# THE TASK
Decide whether each statement below agrees with the page on compression strategies, answering yes or no and quoting the words of the page that decide it.
1. STM ships 10 strategies in total, 8 of which are content-type reducers.
2. The progressive strategy loses some information when it delivers content.
3. The llm_summary strategy has a default timeout of 30 seconds.

Compression Strategies

New here? Start with the STM Overview to see the full pipeline in context first.

Every MCP tool response passes through STM before it reaches your agent. When a response exceeds the agent’s context budget, STM compresses it — and the compression method depends on the content type.

memtomem-stm automatically compresses MCP tool responses by content type to save tokens. It ships 10 strategies in total — 8 content-type reducers plus the auto selector and the none passthrough — reducing response size while preserving the information the agent needs. If you’re not sure which to pick, leave the setting on auto — it chooses the right reducer per response from the immediate-response strategies.

Compression Strategies

Strategy	Target content	Behavior
truncate	Small text	Length-limited truncation (default fallback)
hybrid	Markdown	Preserve structure + abbreviate non-essential sections
selective	Large structured data	Two-phase TOC first, then retrieve selected sections on demand
progressive	Large content	Cursor-based sequential delivery (zero information loss)
extract_fields	JSON dictionaries	Preserve top-level shape with representative nested values
schema_pruning	JSON arrays	Recursive schema-preserving sampling
skeleton	API docs	Preserve headings and first content lines
llm_summary	Complex text	LLM-based summarization (OpenAI/Anthropic/Ollama) — timeout-bound (default 60s)

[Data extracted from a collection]

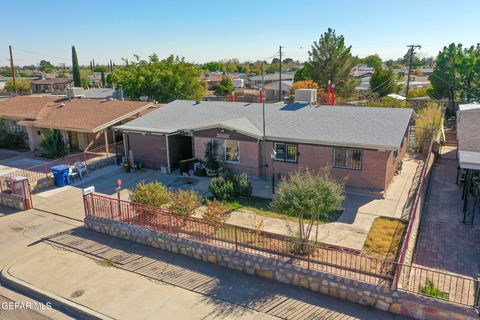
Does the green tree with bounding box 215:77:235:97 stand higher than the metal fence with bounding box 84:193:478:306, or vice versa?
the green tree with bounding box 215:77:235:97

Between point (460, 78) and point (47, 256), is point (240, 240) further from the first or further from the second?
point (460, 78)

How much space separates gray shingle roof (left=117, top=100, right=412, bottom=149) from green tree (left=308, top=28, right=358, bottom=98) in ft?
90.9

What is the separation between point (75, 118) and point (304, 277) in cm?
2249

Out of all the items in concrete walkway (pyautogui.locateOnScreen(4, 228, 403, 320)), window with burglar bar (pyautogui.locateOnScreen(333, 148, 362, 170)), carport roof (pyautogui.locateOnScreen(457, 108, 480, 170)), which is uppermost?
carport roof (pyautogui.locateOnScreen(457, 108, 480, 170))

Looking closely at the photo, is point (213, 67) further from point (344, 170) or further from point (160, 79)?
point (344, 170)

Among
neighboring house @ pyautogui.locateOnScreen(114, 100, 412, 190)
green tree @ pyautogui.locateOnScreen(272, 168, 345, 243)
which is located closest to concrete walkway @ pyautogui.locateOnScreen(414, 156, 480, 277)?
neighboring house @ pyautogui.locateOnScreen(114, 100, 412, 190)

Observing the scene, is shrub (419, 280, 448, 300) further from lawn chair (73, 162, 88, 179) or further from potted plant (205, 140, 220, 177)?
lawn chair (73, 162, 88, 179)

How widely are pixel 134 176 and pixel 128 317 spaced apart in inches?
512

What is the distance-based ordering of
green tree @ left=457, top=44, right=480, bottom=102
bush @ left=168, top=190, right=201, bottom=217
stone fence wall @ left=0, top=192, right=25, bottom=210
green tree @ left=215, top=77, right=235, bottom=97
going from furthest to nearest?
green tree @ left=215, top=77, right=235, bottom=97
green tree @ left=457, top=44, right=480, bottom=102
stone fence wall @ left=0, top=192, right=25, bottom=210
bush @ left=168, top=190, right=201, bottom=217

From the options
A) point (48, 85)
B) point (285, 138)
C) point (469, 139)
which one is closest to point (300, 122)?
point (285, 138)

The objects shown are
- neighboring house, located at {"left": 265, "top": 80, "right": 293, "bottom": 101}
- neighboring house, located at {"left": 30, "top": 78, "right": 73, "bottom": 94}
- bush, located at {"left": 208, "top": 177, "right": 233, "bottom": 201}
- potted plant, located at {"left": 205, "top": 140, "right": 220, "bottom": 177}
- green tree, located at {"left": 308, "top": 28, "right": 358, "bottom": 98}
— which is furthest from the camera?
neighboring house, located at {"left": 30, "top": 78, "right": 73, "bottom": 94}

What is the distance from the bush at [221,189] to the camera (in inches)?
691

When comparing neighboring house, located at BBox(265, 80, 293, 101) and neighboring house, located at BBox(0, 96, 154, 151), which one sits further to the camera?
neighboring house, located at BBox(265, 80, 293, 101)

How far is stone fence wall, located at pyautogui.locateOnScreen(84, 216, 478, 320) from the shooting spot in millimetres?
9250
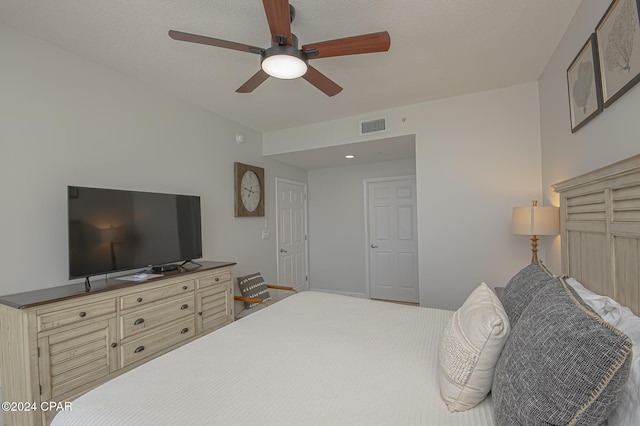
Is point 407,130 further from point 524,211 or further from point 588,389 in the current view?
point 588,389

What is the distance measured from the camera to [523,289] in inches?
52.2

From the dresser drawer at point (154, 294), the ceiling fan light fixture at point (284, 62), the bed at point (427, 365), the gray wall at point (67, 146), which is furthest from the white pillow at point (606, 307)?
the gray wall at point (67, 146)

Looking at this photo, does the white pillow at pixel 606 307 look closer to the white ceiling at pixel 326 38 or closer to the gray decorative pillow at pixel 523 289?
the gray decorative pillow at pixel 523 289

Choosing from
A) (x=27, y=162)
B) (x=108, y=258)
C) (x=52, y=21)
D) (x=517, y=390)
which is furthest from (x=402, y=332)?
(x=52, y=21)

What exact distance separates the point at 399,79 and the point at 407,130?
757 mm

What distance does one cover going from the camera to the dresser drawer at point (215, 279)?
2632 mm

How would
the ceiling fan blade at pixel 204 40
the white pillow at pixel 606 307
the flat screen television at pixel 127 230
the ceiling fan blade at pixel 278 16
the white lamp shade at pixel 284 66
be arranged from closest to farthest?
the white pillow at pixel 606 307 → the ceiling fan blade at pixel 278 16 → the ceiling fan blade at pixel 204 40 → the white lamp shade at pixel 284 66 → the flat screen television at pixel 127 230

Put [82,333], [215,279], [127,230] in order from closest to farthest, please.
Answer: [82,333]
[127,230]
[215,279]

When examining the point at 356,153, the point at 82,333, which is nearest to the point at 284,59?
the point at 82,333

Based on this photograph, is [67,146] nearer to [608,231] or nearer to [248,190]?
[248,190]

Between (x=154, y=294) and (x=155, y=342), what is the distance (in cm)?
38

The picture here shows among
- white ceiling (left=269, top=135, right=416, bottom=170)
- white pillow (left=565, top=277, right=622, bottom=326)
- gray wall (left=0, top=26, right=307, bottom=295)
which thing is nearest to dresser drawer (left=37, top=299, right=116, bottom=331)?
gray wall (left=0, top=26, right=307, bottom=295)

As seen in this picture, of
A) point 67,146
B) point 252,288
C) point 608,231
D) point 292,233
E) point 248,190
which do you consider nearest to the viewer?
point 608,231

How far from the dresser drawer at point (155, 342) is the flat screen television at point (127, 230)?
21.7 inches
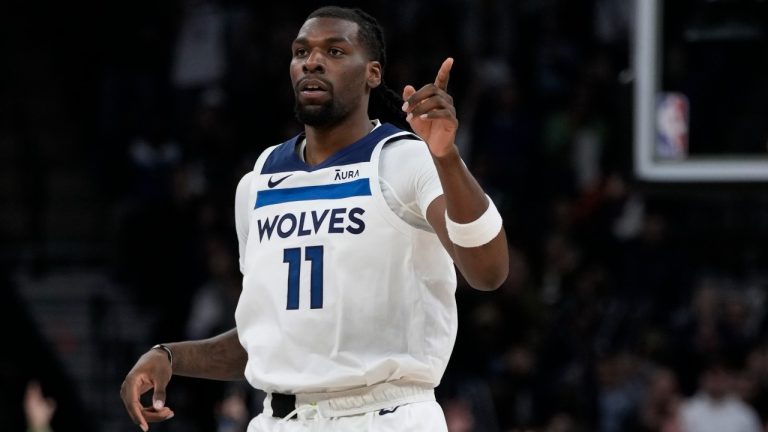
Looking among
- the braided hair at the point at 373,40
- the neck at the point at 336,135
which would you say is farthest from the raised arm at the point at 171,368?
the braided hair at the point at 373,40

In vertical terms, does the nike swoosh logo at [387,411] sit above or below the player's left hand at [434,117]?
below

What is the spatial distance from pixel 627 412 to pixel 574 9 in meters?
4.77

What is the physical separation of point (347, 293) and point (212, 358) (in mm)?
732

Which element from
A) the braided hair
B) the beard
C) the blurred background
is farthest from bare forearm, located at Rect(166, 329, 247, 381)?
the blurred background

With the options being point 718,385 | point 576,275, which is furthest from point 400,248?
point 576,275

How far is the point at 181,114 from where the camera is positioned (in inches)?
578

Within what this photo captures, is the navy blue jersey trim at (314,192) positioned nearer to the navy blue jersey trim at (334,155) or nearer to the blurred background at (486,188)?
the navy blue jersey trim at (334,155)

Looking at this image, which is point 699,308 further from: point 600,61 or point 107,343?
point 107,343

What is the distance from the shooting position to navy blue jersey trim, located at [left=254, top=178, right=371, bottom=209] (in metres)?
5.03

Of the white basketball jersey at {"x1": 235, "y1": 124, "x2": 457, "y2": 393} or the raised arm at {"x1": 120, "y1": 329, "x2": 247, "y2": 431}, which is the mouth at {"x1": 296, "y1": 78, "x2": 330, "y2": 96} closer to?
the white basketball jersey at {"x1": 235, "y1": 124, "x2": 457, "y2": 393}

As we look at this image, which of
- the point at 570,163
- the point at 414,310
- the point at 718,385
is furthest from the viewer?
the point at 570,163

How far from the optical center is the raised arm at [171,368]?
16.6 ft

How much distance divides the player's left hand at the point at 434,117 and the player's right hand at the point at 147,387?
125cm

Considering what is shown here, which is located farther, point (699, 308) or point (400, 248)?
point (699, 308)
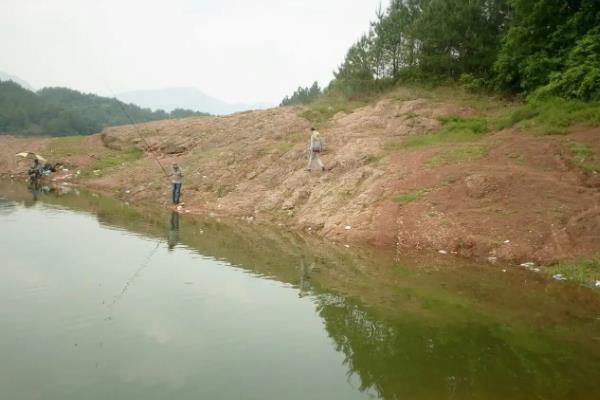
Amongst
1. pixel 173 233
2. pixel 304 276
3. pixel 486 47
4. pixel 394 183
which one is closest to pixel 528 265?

--

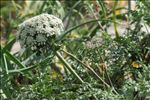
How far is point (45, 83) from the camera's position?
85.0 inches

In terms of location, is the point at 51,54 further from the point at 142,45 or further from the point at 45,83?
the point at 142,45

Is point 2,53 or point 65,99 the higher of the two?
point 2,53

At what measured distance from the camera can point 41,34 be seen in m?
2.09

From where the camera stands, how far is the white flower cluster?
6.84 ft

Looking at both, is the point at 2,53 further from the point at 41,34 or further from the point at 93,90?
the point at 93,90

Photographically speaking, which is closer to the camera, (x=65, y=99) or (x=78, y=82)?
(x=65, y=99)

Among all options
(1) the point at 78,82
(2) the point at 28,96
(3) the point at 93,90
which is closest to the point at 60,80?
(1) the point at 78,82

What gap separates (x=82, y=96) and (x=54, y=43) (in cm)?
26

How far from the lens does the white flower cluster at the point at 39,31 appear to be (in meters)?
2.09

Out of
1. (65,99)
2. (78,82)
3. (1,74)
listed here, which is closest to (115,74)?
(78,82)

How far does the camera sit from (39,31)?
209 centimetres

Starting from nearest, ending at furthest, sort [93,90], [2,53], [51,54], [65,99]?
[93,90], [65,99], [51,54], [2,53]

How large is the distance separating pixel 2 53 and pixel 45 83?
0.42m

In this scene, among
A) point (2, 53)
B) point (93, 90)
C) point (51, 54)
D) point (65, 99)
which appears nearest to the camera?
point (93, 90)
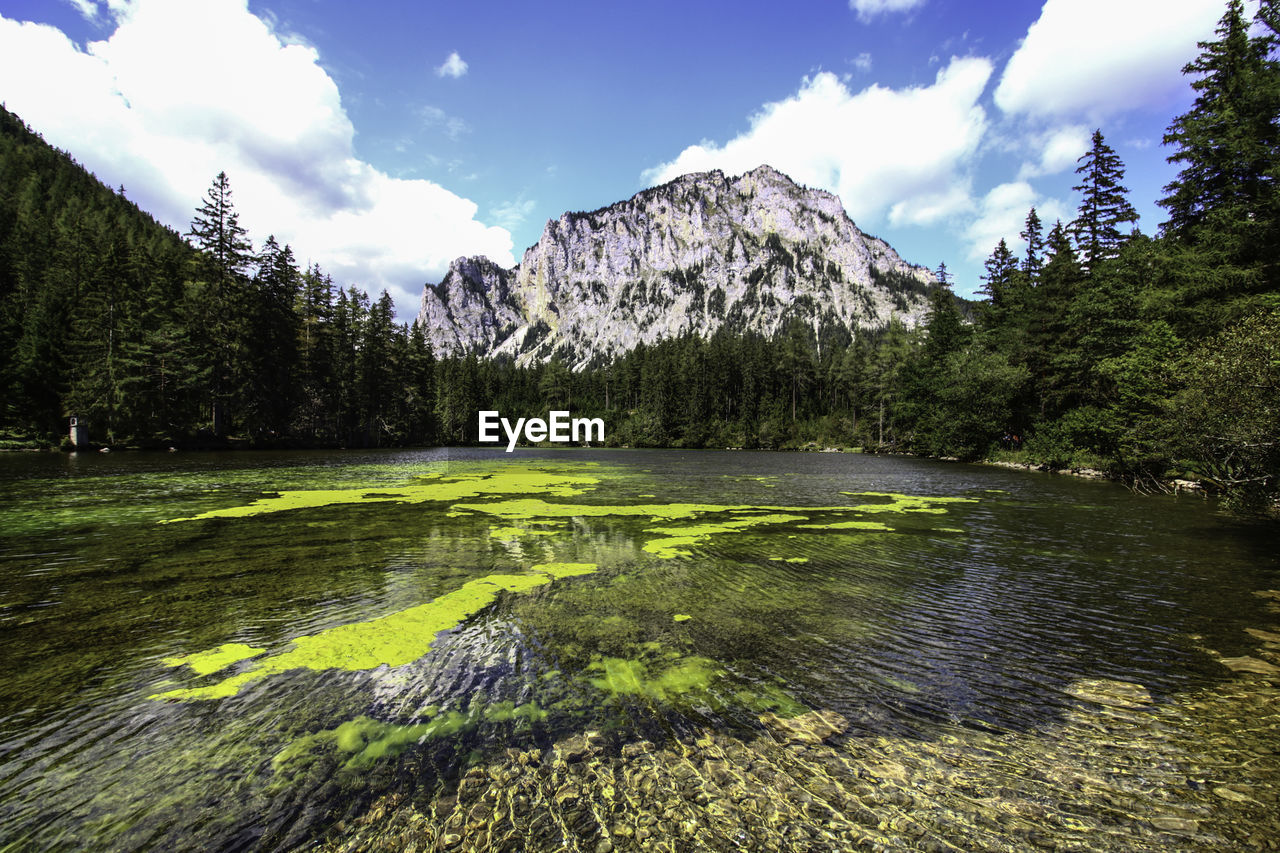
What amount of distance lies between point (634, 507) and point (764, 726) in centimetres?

# YOUR RESPONSE
1. Yes: "It ships 10 strategies in total — 8 content-type reducers plus the auto selector and the none passthrough"
2. No: "Cursor-based sequential delivery (zero information loss)"
3. No: "timeout-bound (default 60s)"